CcMmYK, sometimes referred to as CMYKLcLm or CMYKcm, is a six-color printing process used in some inkjet printers optimized for photo printing. It complements the more common four color CMYK process, which stands for Cyan, Magenta, Yellow and Key (black), by adding light cyan and light magenta. Individually, light cyan is often abbreviated to Lc or c, and light magenta is represented as Lm or m.

Advantages of CcMmYK over CMYK 

The most noticeable result of using light cyan and light magenta inks is the removal of a distinct and harsh halftone or dither dot appearance that appears in prints that use light shades of cyan or magenta on the pure CMYK ink configuration. Usually when printing a dark color the printer will saturate the area with colored ink dots, but will use fewer ink dots to create the effect of a light color. The result is hard to notice with yellow because yellow is perceived as a very light color. However, the individual cyan and magenta ink dots will stand out in a sparse pattern due to their darker color against a white background; the result is undesirable when it is noticed.

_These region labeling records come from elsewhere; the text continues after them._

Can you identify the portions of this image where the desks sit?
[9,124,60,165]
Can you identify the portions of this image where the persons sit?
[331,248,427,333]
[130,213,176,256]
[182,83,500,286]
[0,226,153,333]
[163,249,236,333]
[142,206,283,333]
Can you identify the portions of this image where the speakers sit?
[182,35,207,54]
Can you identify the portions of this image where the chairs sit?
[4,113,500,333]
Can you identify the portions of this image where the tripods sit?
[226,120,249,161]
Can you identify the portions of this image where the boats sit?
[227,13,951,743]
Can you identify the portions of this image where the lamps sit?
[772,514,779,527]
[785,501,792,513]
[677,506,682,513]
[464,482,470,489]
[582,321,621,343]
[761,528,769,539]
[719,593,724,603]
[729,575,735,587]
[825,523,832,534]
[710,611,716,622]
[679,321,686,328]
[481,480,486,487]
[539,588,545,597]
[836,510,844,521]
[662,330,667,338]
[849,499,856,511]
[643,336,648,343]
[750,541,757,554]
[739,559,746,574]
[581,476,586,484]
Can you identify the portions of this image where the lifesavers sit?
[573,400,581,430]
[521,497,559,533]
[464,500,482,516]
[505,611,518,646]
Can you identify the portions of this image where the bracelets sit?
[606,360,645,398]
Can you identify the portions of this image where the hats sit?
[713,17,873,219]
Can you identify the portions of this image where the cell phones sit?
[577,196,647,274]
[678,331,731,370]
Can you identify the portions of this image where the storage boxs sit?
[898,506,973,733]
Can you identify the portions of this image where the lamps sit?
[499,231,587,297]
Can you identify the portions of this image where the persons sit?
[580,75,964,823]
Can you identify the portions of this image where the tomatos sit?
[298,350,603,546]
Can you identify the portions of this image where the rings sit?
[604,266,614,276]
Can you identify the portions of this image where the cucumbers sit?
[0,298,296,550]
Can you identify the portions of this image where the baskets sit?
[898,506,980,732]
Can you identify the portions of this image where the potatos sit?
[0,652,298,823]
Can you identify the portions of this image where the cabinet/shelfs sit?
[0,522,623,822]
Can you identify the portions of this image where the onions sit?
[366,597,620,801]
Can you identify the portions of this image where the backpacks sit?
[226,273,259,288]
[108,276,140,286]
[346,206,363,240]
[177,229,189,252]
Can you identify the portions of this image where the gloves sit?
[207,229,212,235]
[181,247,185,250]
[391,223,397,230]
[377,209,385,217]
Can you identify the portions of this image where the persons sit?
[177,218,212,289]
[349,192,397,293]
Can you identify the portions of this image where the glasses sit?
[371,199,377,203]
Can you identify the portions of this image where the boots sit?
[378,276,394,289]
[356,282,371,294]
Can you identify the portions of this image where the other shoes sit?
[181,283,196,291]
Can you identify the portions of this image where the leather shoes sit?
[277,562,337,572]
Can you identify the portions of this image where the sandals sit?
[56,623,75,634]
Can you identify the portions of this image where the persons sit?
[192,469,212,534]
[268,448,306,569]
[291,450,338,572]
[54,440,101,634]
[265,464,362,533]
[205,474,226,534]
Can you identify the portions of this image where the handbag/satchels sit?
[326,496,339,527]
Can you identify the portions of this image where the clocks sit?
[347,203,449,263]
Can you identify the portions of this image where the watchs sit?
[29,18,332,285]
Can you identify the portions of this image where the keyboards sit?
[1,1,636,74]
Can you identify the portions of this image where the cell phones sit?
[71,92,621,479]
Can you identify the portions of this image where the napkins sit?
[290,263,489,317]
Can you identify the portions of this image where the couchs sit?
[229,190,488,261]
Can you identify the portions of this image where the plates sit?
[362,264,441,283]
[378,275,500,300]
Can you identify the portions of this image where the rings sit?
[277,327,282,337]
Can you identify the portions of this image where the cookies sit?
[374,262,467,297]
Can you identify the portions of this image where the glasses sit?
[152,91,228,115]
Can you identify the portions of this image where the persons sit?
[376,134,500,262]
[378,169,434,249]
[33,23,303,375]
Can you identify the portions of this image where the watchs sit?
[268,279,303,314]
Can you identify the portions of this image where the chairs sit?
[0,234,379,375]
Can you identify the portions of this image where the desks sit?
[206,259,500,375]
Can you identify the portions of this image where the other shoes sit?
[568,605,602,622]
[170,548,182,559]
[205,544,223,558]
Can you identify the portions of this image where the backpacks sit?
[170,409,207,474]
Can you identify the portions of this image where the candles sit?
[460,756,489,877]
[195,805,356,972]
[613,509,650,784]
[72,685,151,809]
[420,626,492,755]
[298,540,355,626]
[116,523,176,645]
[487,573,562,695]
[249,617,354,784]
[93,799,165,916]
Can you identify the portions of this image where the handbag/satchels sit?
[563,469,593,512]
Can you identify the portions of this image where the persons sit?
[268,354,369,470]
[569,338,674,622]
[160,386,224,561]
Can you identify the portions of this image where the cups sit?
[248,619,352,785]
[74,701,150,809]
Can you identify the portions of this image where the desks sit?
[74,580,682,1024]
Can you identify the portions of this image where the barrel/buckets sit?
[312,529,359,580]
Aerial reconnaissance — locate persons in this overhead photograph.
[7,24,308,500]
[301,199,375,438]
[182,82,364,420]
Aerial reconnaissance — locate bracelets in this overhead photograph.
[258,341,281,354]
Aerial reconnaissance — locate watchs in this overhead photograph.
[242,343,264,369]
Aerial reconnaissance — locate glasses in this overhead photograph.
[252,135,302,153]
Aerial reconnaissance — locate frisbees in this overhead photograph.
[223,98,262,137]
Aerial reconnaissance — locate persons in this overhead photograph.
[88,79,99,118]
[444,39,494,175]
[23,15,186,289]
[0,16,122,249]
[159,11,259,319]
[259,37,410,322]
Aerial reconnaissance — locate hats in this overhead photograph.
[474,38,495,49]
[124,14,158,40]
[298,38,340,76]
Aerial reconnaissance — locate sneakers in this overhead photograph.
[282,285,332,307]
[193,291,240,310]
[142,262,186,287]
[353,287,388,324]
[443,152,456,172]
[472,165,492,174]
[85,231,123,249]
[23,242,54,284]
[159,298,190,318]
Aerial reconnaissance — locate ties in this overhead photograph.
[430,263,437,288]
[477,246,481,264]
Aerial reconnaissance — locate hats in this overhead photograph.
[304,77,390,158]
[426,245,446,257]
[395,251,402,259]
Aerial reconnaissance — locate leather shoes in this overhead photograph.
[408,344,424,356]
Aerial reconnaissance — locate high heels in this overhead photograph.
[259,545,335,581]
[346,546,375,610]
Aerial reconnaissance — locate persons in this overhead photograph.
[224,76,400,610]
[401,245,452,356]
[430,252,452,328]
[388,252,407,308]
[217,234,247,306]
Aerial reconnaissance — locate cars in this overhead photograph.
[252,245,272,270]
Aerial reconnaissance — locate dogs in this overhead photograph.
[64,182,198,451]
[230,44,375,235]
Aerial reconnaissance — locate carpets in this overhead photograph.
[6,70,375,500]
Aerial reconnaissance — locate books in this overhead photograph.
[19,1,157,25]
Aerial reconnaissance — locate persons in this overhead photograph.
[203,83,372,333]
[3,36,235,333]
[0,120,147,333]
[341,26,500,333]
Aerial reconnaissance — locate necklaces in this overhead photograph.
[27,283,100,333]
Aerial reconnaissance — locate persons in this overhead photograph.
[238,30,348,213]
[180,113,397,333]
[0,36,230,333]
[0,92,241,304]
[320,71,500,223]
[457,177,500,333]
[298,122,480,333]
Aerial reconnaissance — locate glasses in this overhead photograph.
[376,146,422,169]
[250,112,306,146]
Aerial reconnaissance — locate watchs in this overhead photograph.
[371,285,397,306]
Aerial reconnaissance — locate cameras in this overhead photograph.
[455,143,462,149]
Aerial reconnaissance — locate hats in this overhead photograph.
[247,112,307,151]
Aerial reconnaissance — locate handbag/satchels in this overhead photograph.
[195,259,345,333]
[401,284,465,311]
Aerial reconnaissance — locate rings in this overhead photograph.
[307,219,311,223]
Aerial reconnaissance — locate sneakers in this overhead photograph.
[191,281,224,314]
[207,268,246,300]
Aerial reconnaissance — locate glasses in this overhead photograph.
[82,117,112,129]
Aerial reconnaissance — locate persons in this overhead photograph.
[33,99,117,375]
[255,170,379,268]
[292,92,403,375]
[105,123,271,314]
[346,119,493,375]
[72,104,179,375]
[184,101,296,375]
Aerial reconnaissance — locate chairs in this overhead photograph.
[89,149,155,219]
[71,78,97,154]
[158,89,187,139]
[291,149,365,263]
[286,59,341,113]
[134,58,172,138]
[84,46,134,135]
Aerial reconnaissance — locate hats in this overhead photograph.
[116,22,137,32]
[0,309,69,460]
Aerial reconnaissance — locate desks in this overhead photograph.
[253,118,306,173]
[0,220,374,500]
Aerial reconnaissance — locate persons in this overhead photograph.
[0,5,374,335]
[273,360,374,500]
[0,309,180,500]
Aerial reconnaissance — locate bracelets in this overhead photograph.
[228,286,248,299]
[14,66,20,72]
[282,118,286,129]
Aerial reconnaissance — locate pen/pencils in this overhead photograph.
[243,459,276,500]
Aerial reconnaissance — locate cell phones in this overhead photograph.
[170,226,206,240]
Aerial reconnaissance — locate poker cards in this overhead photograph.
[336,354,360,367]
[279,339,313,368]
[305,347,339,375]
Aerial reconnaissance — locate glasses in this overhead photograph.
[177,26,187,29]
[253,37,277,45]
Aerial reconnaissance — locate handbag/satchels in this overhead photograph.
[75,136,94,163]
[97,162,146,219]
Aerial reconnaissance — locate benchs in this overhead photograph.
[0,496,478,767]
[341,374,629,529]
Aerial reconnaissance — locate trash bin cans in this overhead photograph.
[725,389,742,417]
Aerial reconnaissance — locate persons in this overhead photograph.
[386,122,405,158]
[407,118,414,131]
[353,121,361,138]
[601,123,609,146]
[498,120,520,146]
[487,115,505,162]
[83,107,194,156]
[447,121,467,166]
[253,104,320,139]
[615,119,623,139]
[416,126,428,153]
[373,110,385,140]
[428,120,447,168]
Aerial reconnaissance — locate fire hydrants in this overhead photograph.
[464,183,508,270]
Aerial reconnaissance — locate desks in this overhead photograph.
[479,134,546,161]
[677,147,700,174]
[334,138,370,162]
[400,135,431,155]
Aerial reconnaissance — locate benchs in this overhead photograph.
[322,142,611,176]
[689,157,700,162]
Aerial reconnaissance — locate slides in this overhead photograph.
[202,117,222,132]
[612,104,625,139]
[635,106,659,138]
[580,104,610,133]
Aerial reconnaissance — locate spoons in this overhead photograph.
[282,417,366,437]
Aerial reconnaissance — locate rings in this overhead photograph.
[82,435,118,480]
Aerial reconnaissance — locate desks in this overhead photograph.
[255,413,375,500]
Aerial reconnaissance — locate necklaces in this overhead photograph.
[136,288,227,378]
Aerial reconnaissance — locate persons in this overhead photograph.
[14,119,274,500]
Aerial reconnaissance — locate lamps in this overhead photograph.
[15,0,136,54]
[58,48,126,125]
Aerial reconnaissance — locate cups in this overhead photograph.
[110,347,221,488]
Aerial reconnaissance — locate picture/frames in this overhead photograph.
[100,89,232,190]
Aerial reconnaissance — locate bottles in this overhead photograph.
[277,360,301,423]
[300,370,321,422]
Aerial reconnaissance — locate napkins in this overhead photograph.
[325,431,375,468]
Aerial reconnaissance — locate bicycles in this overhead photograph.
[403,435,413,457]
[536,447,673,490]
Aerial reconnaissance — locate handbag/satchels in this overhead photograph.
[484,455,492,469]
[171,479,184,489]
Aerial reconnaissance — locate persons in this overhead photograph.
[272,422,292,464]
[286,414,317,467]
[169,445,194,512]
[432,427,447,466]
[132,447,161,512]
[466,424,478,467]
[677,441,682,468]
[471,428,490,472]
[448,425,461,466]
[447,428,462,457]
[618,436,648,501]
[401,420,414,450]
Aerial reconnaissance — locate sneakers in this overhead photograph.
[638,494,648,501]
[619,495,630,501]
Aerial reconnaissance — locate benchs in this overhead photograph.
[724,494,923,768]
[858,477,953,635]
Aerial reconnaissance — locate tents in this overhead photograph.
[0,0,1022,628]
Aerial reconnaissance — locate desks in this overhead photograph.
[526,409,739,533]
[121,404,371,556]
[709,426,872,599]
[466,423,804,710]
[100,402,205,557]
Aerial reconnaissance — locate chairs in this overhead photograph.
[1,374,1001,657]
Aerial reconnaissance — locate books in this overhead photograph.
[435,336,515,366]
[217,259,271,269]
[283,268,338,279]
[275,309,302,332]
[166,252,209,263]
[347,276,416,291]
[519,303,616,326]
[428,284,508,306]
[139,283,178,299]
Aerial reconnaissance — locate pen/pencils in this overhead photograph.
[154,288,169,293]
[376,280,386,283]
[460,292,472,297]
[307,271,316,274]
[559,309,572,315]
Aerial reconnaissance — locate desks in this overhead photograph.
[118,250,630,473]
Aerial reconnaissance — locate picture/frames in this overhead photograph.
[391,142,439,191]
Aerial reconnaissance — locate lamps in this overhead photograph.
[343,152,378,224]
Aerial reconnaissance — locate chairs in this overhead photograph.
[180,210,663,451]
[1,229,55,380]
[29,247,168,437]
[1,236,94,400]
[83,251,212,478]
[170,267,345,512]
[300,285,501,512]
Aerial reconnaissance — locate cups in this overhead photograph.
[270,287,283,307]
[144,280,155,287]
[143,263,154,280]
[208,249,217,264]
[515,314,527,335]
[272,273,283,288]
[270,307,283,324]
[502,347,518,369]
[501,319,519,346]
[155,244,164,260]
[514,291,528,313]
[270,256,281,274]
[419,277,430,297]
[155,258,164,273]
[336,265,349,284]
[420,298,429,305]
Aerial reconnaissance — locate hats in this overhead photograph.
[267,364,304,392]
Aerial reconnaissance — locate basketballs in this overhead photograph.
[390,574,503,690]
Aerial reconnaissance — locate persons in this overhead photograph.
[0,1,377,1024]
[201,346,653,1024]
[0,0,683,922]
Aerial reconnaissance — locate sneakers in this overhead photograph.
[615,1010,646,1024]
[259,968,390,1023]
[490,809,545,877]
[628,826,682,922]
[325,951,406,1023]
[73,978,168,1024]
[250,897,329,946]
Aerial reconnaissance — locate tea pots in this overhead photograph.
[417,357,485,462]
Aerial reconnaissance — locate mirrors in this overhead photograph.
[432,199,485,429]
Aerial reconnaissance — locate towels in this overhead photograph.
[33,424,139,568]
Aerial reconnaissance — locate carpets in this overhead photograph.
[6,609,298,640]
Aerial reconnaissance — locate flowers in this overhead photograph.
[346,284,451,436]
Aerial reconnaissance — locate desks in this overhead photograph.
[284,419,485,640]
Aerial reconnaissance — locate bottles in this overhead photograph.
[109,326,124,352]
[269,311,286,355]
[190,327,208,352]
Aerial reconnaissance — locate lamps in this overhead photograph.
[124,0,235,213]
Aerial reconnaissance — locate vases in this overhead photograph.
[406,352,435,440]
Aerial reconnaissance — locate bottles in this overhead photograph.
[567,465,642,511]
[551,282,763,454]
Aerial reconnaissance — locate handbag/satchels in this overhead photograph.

By using light cyan or magenta, the printer can saturate areas that would typically use halftoning with these inks to remove the look of sparse magenta and cyan dots. The downside is the printer needs approximately twice as much light cyan and magenta ink in areas to achieve the same saturation as pure cyan/magenta which can lead to excess ink usage. The result, however, is significantly better for some photos.

CcMmYK colorants reduce graininess in the middle tone region.  This reduced graininess typically improves the photographic appearance of blue skies and some flesh tones.